Montreal unanimously adopted a motion for a nationwide ban on handguns and military-style assault weapons this week and a motion adopted by Toronto city council last month urges Ottawa to ban handguns in the city as well as prohibit assault rifles and semi-automatic weapons.

In an interview Tuesday, Organized Crime Reduction Minister Bill Blair ruled out the possibility of a decision in Nanaimo, but said the cabinet will be talking about gun policy during their two days of meetings.

“I think this is a longer-term, more complex discussion,” the former Toronto police chief said.

The Globe and Mail has reported that Prime Minister Justin Trudeau wanted a decision by mid-August on whether to include such a ban as part of a new legislative agenda that could be outlined if government decides to prorogue Parliament and start over with a fall Throne Speech.

But senior federal officials have been playing down the possibility of quick action.

“I don’t have a specific timeline other than to say I understand the urgency of the matter and that the people who are making these representations want to see a serious consideration of this idea in a timely way,” Public Safety Minister Ralph Goodale told reporters in Nanaimo on Tuesday.

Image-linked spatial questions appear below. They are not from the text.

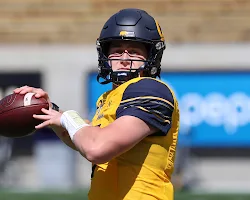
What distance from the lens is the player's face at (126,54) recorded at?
9.77ft

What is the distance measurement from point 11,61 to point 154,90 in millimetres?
8214

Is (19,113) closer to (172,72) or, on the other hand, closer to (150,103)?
(150,103)

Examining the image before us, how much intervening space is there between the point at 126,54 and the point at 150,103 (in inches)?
10.3

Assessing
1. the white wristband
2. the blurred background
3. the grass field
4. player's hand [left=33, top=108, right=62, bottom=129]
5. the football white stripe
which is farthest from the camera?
the blurred background

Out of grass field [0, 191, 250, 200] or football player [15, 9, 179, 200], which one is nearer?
football player [15, 9, 179, 200]

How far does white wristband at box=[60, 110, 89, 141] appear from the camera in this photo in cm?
289

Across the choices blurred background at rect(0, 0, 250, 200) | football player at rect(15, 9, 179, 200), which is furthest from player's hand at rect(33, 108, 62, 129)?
blurred background at rect(0, 0, 250, 200)

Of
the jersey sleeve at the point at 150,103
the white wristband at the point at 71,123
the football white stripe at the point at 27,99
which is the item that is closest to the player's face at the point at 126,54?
the jersey sleeve at the point at 150,103

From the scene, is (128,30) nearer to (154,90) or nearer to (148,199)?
(154,90)

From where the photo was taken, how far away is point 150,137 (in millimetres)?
2906

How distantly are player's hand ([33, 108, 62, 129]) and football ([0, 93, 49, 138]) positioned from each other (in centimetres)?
3

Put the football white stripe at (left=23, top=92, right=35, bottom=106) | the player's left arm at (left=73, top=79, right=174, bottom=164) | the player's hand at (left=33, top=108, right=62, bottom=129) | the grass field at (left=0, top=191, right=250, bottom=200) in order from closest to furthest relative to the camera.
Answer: the player's left arm at (left=73, top=79, right=174, bottom=164), the player's hand at (left=33, top=108, right=62, bottom=129), the football white stripe at (left=23, top=92, right=35, bottom=106), the grass field at (left=0, top=191, right=250, bottom=200)

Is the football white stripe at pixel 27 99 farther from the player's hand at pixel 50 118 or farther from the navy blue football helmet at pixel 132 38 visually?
the navy blue football helmet at pixel 132 38

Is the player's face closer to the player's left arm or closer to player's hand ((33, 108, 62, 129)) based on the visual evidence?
the player's left arm
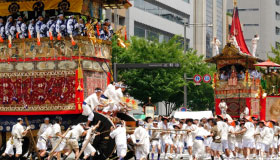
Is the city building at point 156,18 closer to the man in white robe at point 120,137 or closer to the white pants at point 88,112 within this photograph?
the white pants at point 88,112

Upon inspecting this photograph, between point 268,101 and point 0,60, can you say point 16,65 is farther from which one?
point 268,101

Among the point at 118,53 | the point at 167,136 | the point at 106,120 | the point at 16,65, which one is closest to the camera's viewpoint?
the point at 106,120

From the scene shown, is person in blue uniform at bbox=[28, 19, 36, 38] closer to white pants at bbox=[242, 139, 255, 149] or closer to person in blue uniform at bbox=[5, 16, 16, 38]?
person in blue uniform at bbox=[5, 16, 16, 38]

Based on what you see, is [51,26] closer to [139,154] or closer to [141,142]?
[141,142]

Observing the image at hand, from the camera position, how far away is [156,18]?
65.8 meters

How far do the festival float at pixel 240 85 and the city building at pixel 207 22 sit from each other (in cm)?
3630

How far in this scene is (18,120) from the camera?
21.4m

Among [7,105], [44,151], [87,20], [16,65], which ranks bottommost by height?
[44,151]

He said he would not comment on the cabinet’s agenda, but said the government would examine a handgun ban carefully for effectiveness and fairness. “That examination is under way,” he said.

Earlier in the day, Mr. Goodale told CBC in Vancouver there are other measures worth considering, including whether health-care professionals should be empowered to report individuals who might be a danger to themselves and others.

The Montreal motion calls on Ottawa to strengthen its gun-control bill, known as C-71, which doesn’t prohibit the private ownership of handguns or assault-style weapons.

Mr. Blair said the federal government “takes very seriously” the concerns that Canada’s two largest cities are raising, but the “complexity” of the issue demands a harder look at C-71, and the government is intent on doing the work on policy options to ensure they are effective.

Mr. Trudeau has said his government is listening attentively to the council motions from Canada’s two largest cities.

In July, the opposition Conservative Party said it would need to see the details of the proposed Liberal ban to effectively assess it.

“The Conservatives support measures that target thugs and criminals, not taking away property from law-abiding sport shooters,” Pierre Paul-Hus, the shadow minister for public safety said in a statement.

“As the Liberals themselves have suggested, a handgun ban would be a complex legal endeavour and even their own MPs have doubts that such a move would work.”